Task prompt:
In the records that follow, locate every line with "stand" and extract it.

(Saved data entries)
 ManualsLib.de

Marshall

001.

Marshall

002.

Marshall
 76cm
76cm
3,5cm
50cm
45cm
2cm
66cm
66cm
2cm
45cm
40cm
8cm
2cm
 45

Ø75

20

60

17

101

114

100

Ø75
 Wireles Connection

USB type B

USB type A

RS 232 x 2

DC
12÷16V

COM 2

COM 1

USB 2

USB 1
...
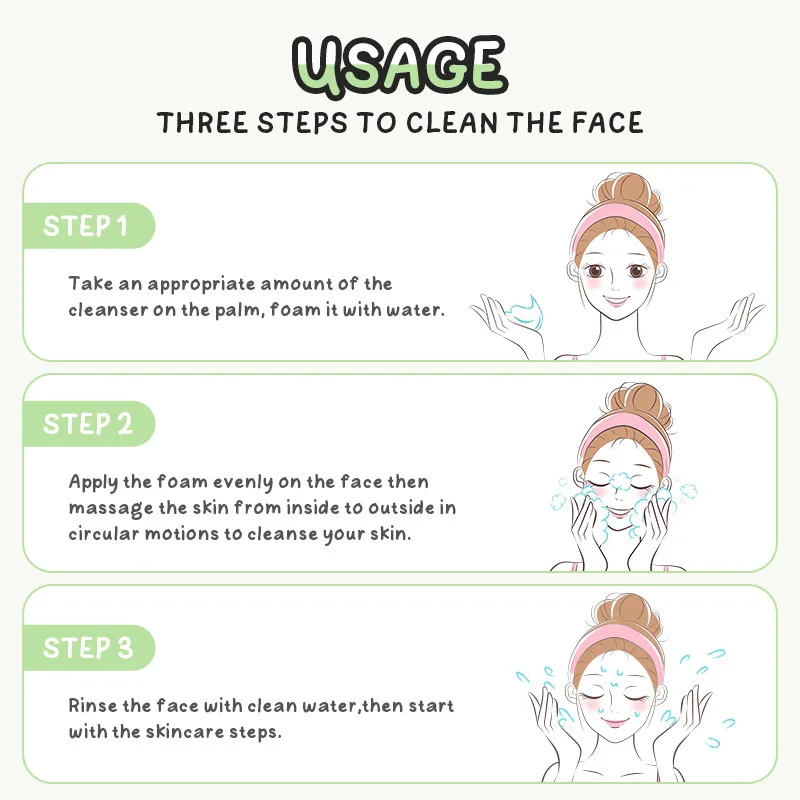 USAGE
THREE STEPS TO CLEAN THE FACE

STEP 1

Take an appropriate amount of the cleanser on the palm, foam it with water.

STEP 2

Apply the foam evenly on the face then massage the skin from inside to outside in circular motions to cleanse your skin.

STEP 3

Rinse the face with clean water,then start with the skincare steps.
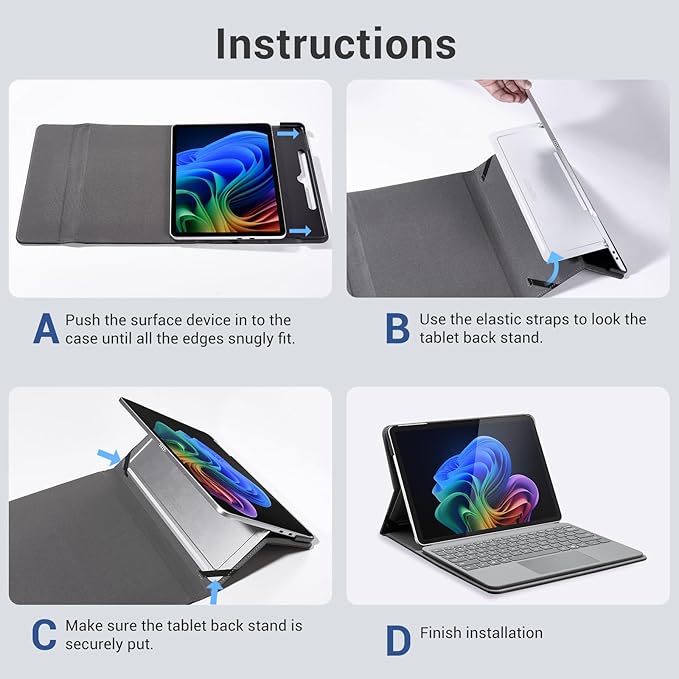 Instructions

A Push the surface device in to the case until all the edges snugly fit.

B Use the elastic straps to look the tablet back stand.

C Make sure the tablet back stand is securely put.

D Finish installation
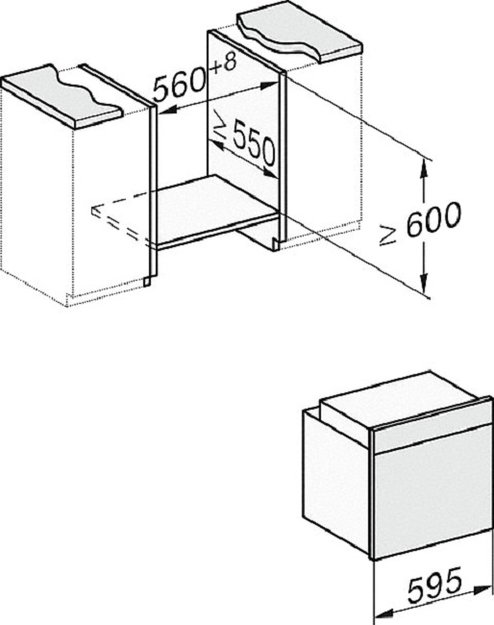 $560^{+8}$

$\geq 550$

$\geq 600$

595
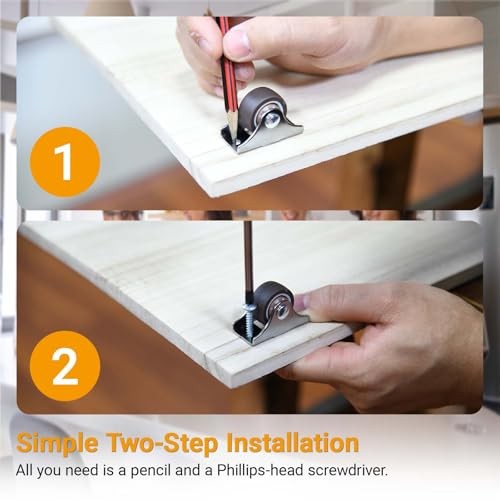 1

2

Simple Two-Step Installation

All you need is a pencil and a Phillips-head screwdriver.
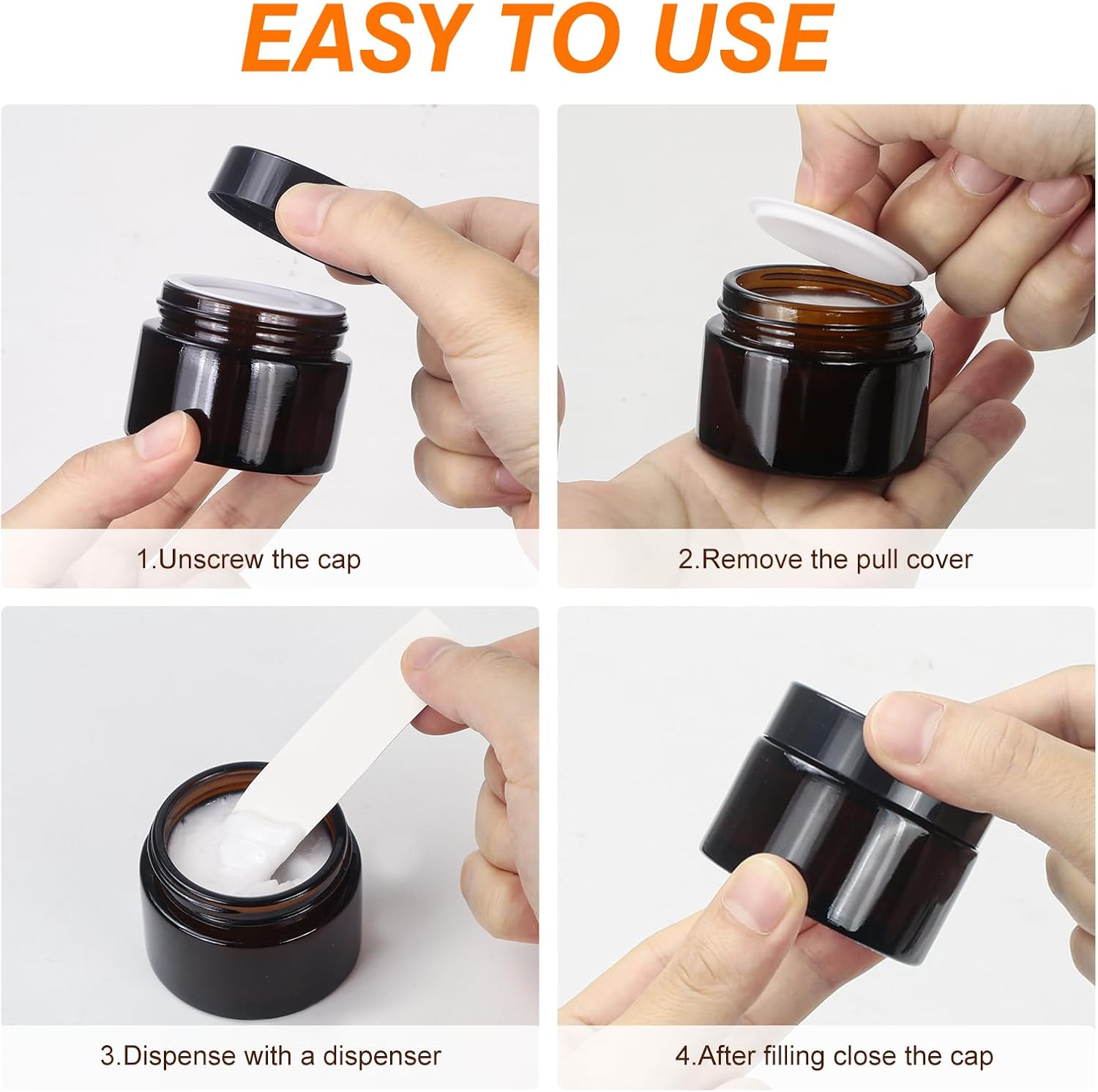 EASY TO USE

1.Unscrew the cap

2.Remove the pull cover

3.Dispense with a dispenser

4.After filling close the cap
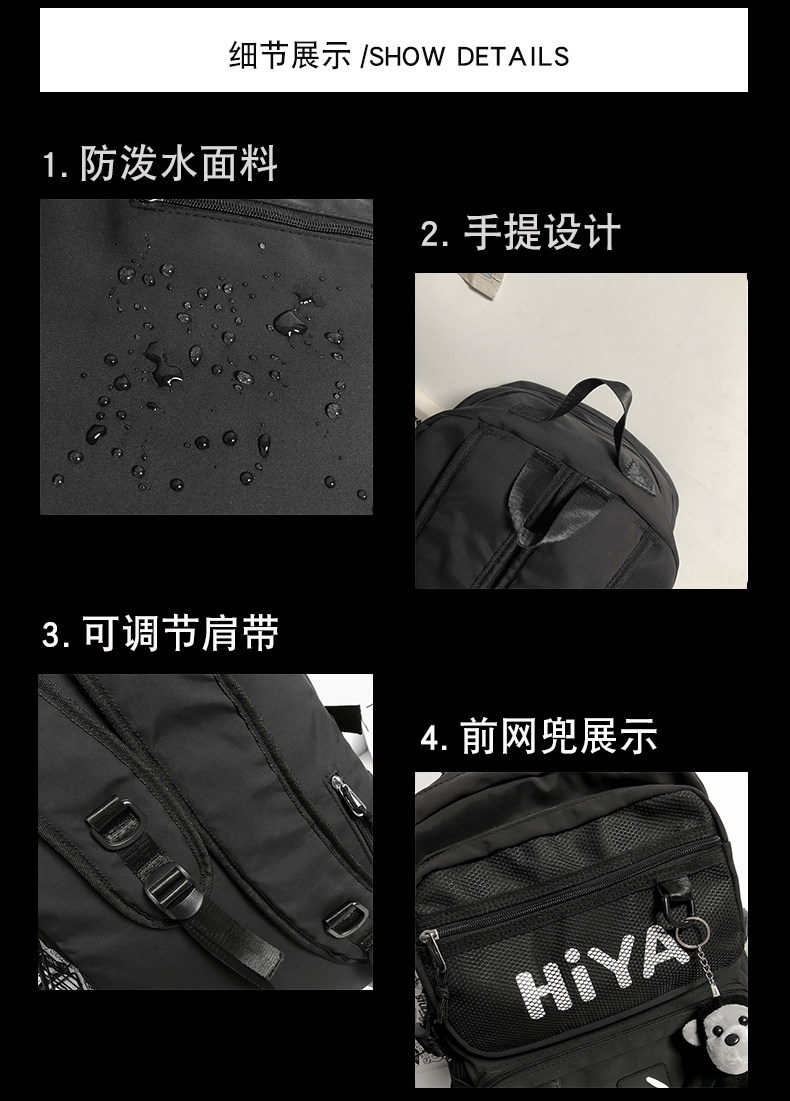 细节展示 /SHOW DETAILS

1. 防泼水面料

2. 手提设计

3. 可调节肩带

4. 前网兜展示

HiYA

Task answer:
B Use the elastic straps to look the tablet back stand.
C Make sure the tablet back stand is securely put.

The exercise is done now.